(BRIEF) Copy the lines that follow, keeping every character the same.

Records of spatial reasoning questions:
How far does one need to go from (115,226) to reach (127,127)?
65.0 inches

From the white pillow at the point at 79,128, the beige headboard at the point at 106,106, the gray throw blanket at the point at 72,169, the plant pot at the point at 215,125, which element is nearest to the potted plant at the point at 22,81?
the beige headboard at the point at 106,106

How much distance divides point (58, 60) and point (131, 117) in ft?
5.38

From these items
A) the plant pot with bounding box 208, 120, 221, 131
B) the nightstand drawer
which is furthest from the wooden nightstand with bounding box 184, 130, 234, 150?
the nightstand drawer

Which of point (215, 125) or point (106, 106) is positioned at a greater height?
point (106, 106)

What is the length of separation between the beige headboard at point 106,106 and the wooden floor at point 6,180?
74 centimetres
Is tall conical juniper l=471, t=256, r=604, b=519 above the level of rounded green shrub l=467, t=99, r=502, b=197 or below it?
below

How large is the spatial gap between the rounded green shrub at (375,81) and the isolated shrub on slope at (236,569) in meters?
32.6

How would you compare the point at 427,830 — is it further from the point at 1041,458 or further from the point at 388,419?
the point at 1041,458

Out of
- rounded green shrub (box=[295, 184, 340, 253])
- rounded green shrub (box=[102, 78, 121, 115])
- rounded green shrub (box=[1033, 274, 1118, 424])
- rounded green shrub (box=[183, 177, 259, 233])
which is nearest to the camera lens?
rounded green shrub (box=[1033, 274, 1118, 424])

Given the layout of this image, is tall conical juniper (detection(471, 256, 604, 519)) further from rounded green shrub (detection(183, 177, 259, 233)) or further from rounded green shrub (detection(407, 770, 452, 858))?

(RESULT OF THIS TASK)
How far does one need to go from (115,226) to reach (127,127)?
65.0 inches

From the white pillow at the point at 79,128, the beige headboard at the point at 106,106, the gray throw blanket at the point at 72,169, the plant pot at the point at 215,125, which element is nearest to the potted plant at the point at 22,81?
the beige headboard at the point at 106,106

How much distance divides point (58, 60) and point (131, 117) in ft?
5.38

From these items
A) the plant pot with bounding box 208, 120, 221, 131
B) the nightstand drawer
which is furthest from the wooden nightstand with bounding box 184, 130, 234, 150?
the nightstand drawer

Which of point (215, 125) or point (106, 106) is positioned at a greater height?
point (106, 106)

What is the length of separation between the beige headboard at point 106,106 and the wooden floor at point 6,180?
74 centimetres
Is tall conical juniper l=471, t=256, r=604, b=519 above the level of rounded green shrub l=467, t=99, r=502, b=197 or below it?
below

How large is the spatial gap between the rounded green shrub at (375,81) and the isolated shrub on slope at (236,569) in meters?
32.6

How would you compare the point at 427,830 — is it further from the point at 1041,458 or further from the point at 388,419?
the point at 1041,458

Out of
- rounded green shrub (box=[295, 184, 340, 253])
- rounded green shrub (box=[102, 78, 121, 115])
- rounded green shrub (box=[1033, 274, 1118, 424])
- rounded green shrub (box=[183, 177, 259, 233])
which is nearest to the camera lens?
rounded green shrub (box=[1033, 274, 1118, 424])

Given the layout of this image, is tall conical juniper (detection(471, 256, 604, 519)) further from rounded green shrub (detection(183, 177, 259, 233)) or further from rounded green shrub (detection(407, 770, 452, 858))?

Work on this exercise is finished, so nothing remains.